Problem
If a record holds a picture, omit the picture, but copy everything else below exactly.

Data for this exercise
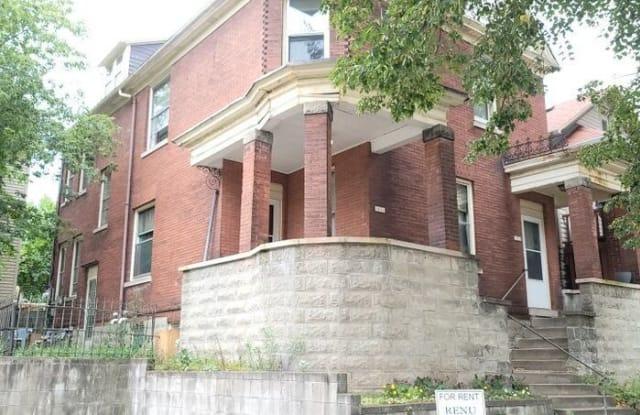 1031 East Land Place - 1031 East Land Place, Milwaukee, WI 53202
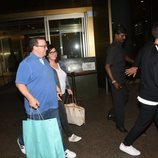 Nick Jonas y sus padres tras su llegada a la India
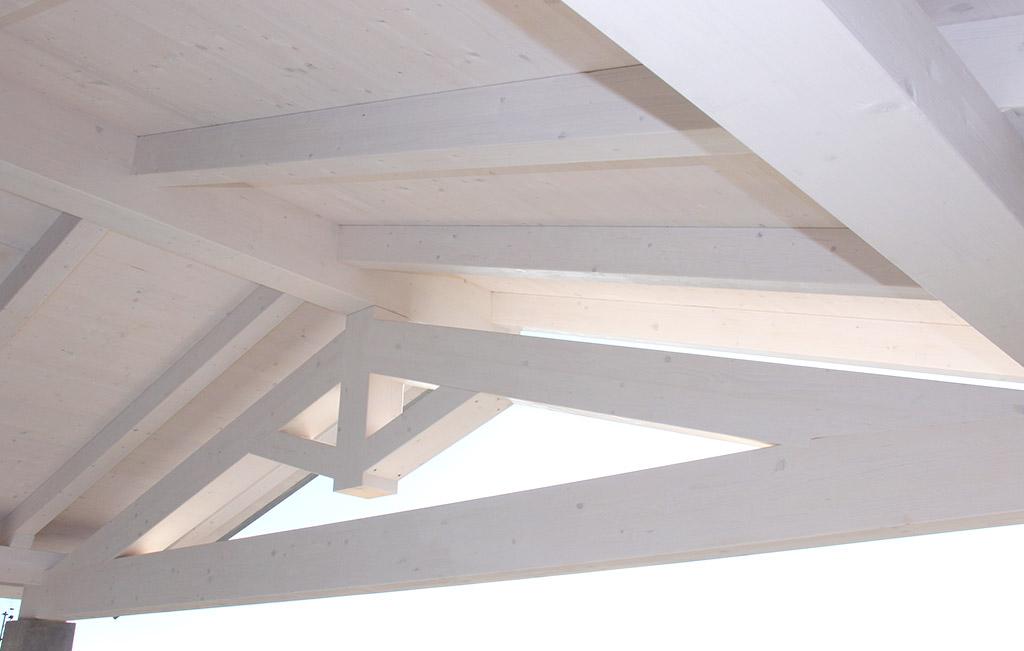 Perfect copertura copertura in lamellare impregnato bianco - Tetto in legno bianco ...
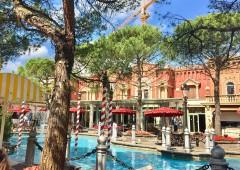 「イタリア」 大きな湖に色とりどりな建築物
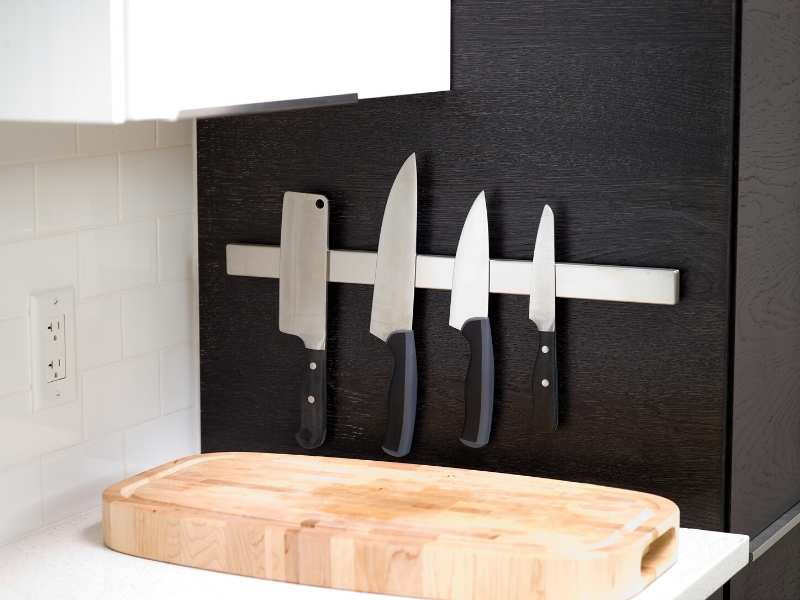 Knife organization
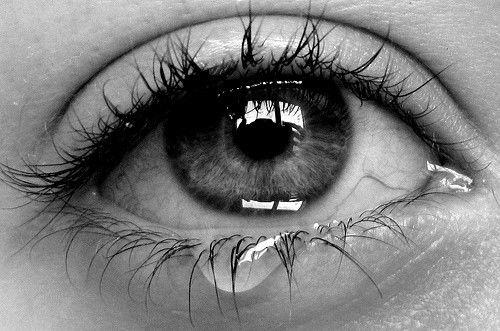 Mijn oogjes doen zo pijn... zo moe... zo leeg... bij jou ook en das allemaal mijn fout... tspijt mij zo enorm... xxx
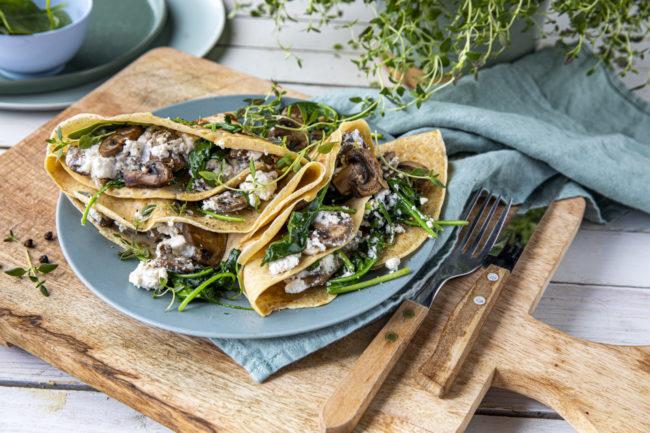 Middagspannekaker med sopp og spinat
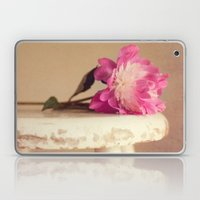 peonie Laptop & iPad Skin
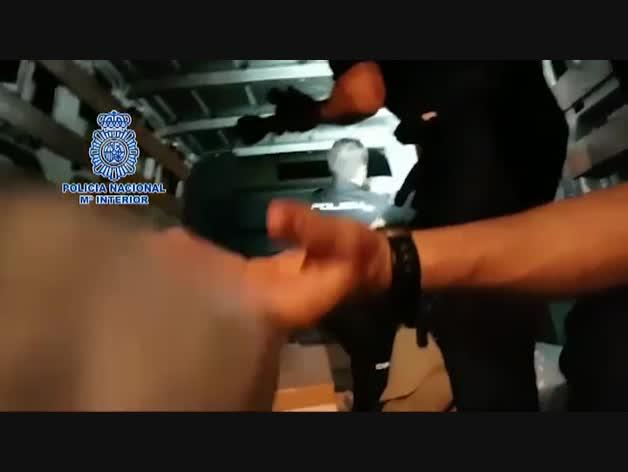 """Incautados 34 kilos de """"cristal"""" en el falso techo de una furgoneta en Fuengirola"""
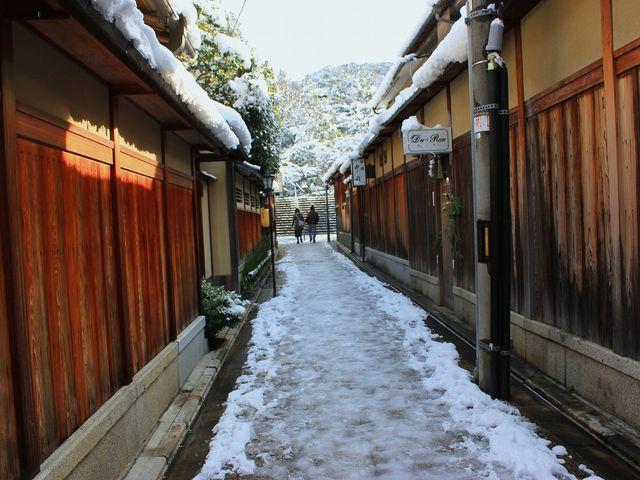 石塀小路に雪が残ってるだけで感動♪_石塀小路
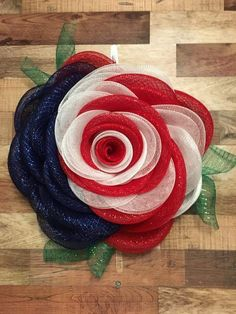 Patriotic Flag Americana Poly Burlap Flower Wreath, July Wreath, Fourth of July Wreath, July Burlap Flower Wreaths, Mesh Ribbon Wreaths, Deco Mesh Wreaths, Deco Mesh Garland, Burlap Wreath, Deco Mesh Crafts, Wreath Crafts, Diy Wreath, Wreath Ideas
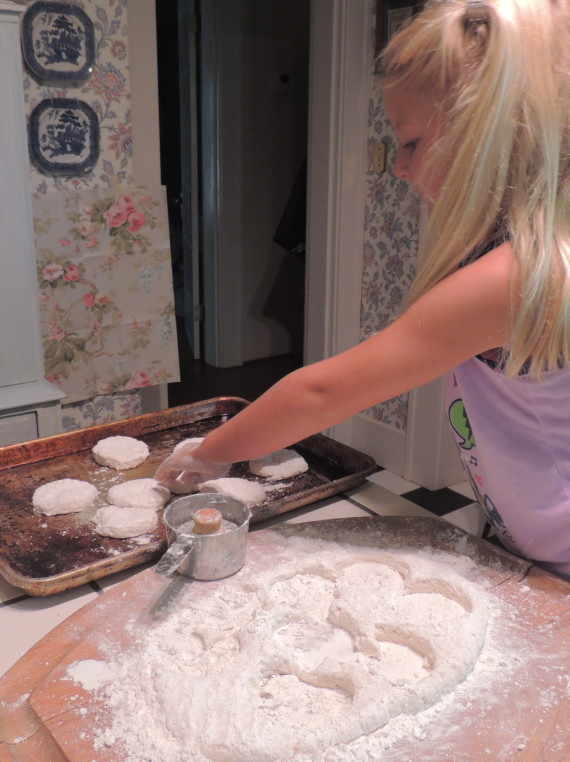 stella biscuit making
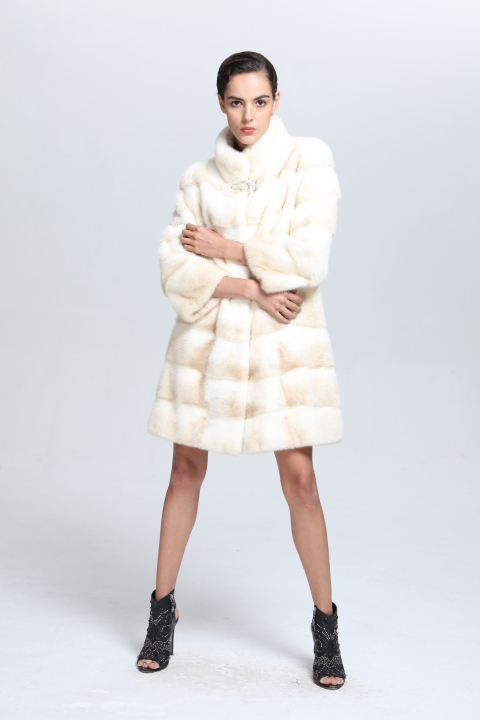 Long type fashionable Women warm real mink fur coat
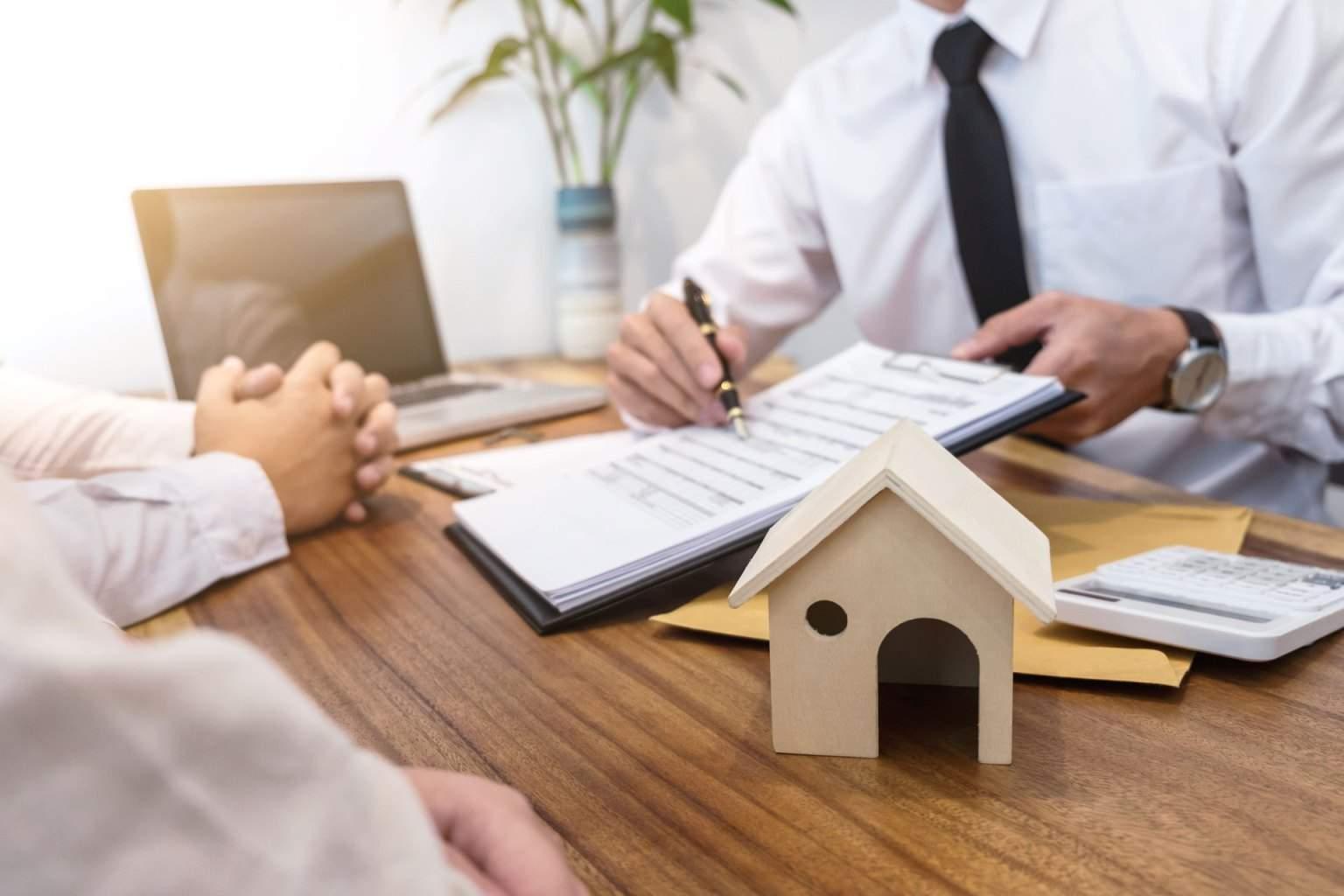 Διαγραφή οφειλών κατά 42% και προστασία πρώτης κατοικίας 9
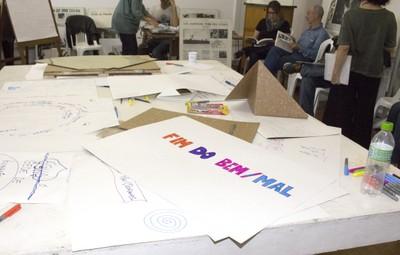 Detalhe da mesa de trabalho do workshop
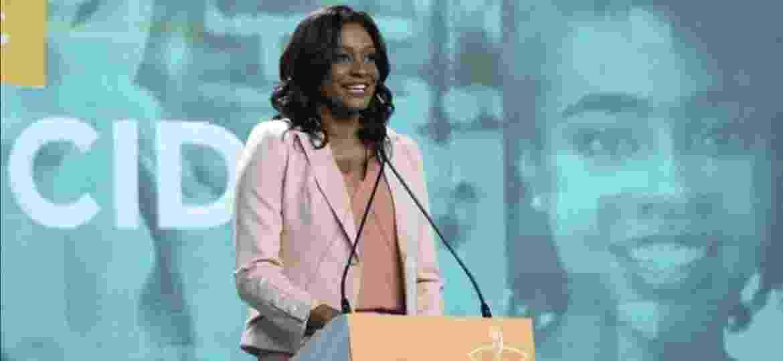 """Joyce Ribeiro é a primeira mulher negra a mediar debate com presidenciáveis: """"Uma conquista"""" - Divulgação/TV Aparecida"""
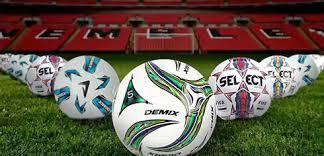 Как правильно выбрать <b>футбольный мяч</b> - советы по подбору ...
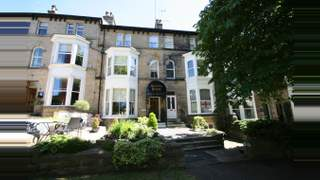 Primary Photo of King's Road, Harrogate HG1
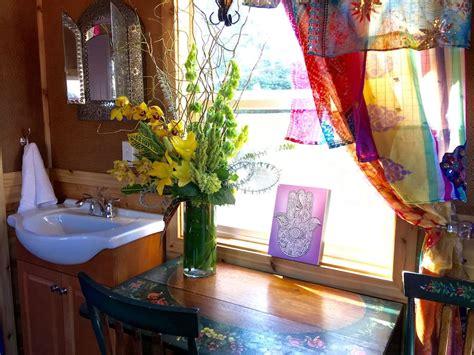 tiny house town  gypsy wagon tiny house  sq ft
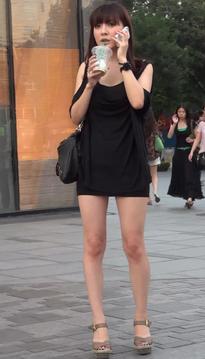 抓拍婉风流转的超短裙热裤丝袜美腿美女[vd1.01-SM95]
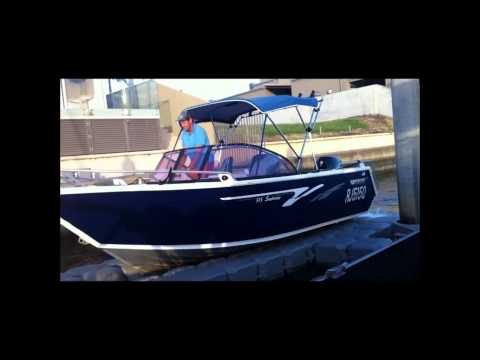 FloatBricks Boat Docks - Launch and dry-dock your boat in Seconds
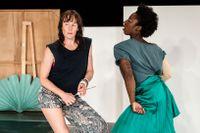 """Jenny Nilson och Brittanie Brown i """"Promise land"""" av Örjan Andersson och Helene Billgren. Verket hade premiär 2020 på Dansens hus i ett samarbete med Riksteatern."""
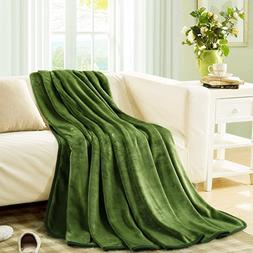 MEROUS Fleece Soft Warm Grass Green Throw Blanket - Lightwei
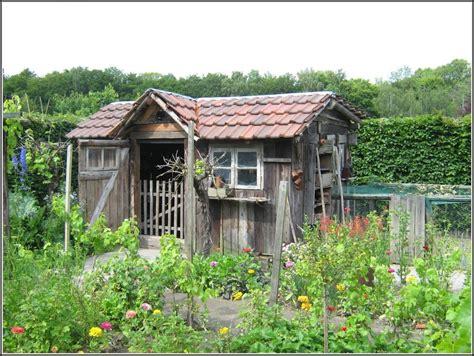 Gartenhaus Dach Renovieren by Gartenhaus Renovieren Gros Altes Gartenhaus Renovieren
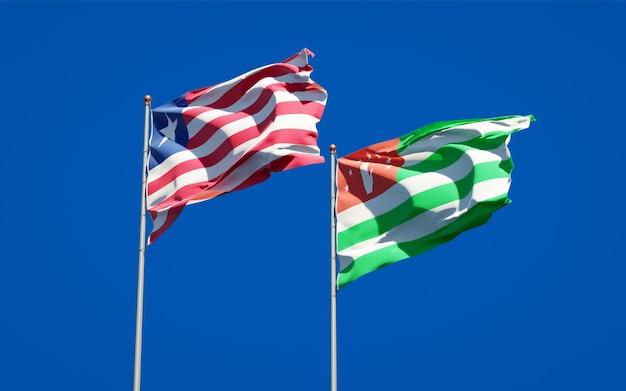 Belle bandiere di stato nazionali della liberia e dell'abkhazia insieme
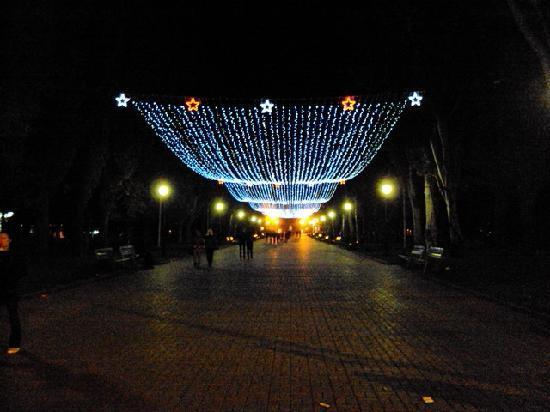 Volgograd, Russie : Heldenallee bei Nacht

Response area
 1031 East Land Place - 1031 East Land Place, Milwaukee, WI 53202
 Nick Jonas y sus padres tras su llegada a la India
 Perfect copertura copertura in lamellare impregnato bianco - Tetto in legno bianco ...
 「イタリア」 大きな湖に色とりどりな建築物
 Knife organization
 Mijn oogjes doen zo pijn... zo moe... zo leeg... bij jou ook en das allemaal mijn fout... tspijt mij zo enorm... xxx
 Middagspannekaker med sopp og spinat
 peonie Laptop & iPad Skin
 """Incautados 34 kilos de """"cristal"""" en el falso techo de una furgoneta en Fuengirola"""
 石塀小路に雪が残ってるだけで感動♪_石塀小路
 Patriotic Flag Americana Poly Burlap Flower Wreath, July Wreath, Fourth of July Wreath, July Burlap Flower Wreaths, Mesh Ribbon Wreaths, Deco Mesh Wreaths, Deco Mesh Garland, Burlap Wreath, Deco Mesh Crafts, Wreath Crafts, Diy Wreath, Wreath Ideas
 stella biscuit making
 Long type fashionable Women warm real mink fur coat
 Διαγραφή οφειλών κατά 42% και προστασία πρώτης κατοικίας 9
 Detalhe da mesa de trabalho do workshop
 """Joyce Ribeiro é a primeira mulher negra a mediar debate com presidenciáveis: """"Uma conquista"""" - Divulgação/TV Aparecida"""
 Как правильно выбрать <b>футбольный мяч</b> - советы по подбору ...
 Primary Photo of King's Road, Harrogate HG1
 tiny house town  gypsy wagon tiny house  sq ft
 抓拍婉风流转的超短裙热裤丝袜美腿美女[vd1.01-SM95]
 FloatBricks Boat Docks - Launch and dry-dock your boat in Seconds
 """Jenny Nilson och Brittanie Brown i """"Promise land"""" av Örjan Andersson och Helene Billgren. Verket hade premiär 2020 på Dansens hus i ett samarbete med Riksteatern."""
 MEROUS Fleece Soft Warm Grass Green Throw Blanket - Lightwei
 Gartenhaus Dach Renovieren by Gartenhaus Renovieren Gros Altes Gartenhaus Renovieren
 Belle bandiere di stato nazionali della liberia e dell'abkhazia insieme
 Volgograd, Russie : Heldenallee bei Nacht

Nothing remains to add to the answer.